No llegué a enamorarme de ninguno de ellos, si bien iba ya debilitándose mi resolución de negarme cualquier relación masculina para dedicarme a mis padres y apaciguar los sentimientos de culpa que sentía por la muerte de mi abuela. Sin embargo, me resultaba difícil dar rienda suelta a mis sentimientos, y mi educación me impedía mantener ninguna relación física sin entregar al mismo tiempo el corazón. A mi alrededor, había otros muchachos y muchachas procedentes de la ciudad que llevaban vidas más libres que la mía, pero yo seguía sentada en solitario sobre mi pedestal. Comenzó a correrse la voz de que escribía poesía, lo que contribuyó a mi permanencia sobre el mismo.

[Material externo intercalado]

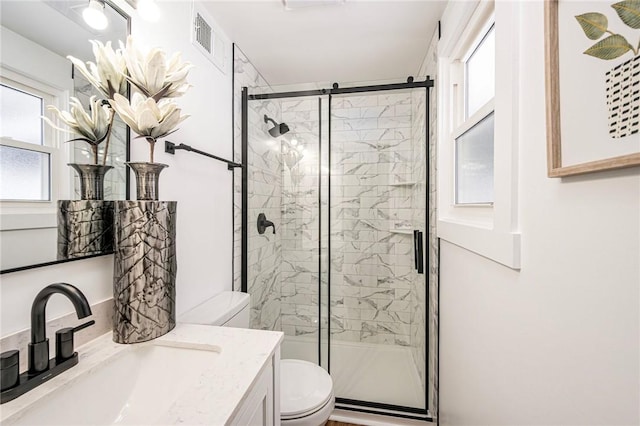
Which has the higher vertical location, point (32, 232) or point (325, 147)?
point (325, 147)

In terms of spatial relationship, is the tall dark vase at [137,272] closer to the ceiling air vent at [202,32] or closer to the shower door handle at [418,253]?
the ceiling air vent at [202,32]

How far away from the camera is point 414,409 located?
1.74 m

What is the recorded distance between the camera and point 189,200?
1.36 m

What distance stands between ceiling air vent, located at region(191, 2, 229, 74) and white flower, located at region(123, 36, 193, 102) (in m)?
0.65

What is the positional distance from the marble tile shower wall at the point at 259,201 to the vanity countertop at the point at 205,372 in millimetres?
930

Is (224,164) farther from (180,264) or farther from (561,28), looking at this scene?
(561,28)

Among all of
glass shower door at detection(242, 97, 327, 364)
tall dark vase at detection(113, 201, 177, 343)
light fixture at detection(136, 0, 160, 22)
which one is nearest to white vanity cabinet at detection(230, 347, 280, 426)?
tall dark vase at detection(113, 201, 177, 343)

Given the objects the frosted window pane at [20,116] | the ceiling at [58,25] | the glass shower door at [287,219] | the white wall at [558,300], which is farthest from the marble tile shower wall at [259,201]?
the white wall at [558,300]

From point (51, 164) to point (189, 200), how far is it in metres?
0.60

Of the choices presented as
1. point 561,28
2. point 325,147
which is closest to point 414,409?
point 325,147

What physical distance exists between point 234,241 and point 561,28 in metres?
1.72

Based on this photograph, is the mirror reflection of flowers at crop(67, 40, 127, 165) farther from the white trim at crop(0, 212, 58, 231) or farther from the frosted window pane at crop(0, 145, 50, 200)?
the white trim at crop(0, 212, 58, 231)

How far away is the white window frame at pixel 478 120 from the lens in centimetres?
75

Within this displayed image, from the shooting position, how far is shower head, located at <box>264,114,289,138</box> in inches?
80.3
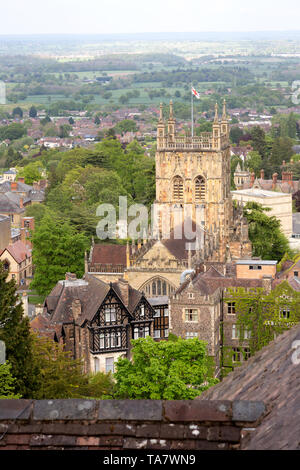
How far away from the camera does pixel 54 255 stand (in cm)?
6812

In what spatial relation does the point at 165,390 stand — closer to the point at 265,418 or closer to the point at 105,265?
the point at 265,418

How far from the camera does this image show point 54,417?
31.3ft

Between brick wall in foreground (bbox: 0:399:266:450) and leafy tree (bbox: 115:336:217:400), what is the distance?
69.7 ft

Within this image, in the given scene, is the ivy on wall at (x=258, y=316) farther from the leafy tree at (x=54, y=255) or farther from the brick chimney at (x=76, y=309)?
the leafy tree at (x=54, y=255)

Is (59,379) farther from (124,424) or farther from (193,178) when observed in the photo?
(193,178)

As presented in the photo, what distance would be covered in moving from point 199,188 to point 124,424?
185ft

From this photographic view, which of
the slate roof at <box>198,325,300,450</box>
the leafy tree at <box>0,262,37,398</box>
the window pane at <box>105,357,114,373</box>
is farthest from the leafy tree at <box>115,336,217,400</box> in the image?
the slate roof at <box>198,325,300,450</box>

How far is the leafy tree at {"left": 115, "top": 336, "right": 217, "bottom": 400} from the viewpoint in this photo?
31.6 metres

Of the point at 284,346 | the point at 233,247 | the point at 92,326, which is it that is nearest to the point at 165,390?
the point at 92,326

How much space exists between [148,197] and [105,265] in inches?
1417

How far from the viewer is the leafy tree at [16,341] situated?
29922 mm

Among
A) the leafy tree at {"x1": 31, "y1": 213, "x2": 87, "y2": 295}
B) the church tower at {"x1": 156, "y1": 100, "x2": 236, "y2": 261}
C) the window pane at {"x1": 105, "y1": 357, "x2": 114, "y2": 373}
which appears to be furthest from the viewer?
the leafy tree at {"x1": 31, "y1": 213, "x2": 87, "y2": 295}

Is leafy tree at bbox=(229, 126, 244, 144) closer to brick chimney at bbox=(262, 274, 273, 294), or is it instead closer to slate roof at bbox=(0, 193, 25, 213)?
slate roof at bbox=(0, 193, 25, 213)

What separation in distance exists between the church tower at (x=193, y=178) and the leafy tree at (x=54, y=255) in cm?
730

Todos los jóvenes se comportaban de modo sumamente caballeroso. Uno de ellos me regaló un instrumento musical llamado san-xian, formado por un cuenco forrado de piel de serpiente, un mango alargado y tres cuerdas de seda que había que pulsar. A continuación, pasó varios días enseñándome a tocarlo. Las melodías permitidas eran muy escasas, y todas ellas constituían alabanzas de Mao. Ello, no obstante, no me preocupaba demasiado, ya que mi destreza era aún más limitada.
En las tardes más cálidas solía sentarme junto al fragante jardín medicinal rodeado por trompetas trepadoras chinas y rasgueaba el instrumento para mí misma. Cuando la tienda contigua cerraba sus puertas, me encontraba sola por completo. Reinaba una completa oscuridad con excepción del suave resplandor de la luna y del parpadeo de las luces procedentes de cabanas distantes. Algunas luciérnagas brillaban y flotaban a mi alrededor como minúsculas linternas transportadas por seres voladores diminutos e invisibles. Los aromas del jardín despertaban en mí un vértigo placentero. Mi música a duras penas podía rivalizar con el coro entusiasta y atronador de las ranas y el melancólico canturreo de los grillos, pero a mí me servía de consuelo.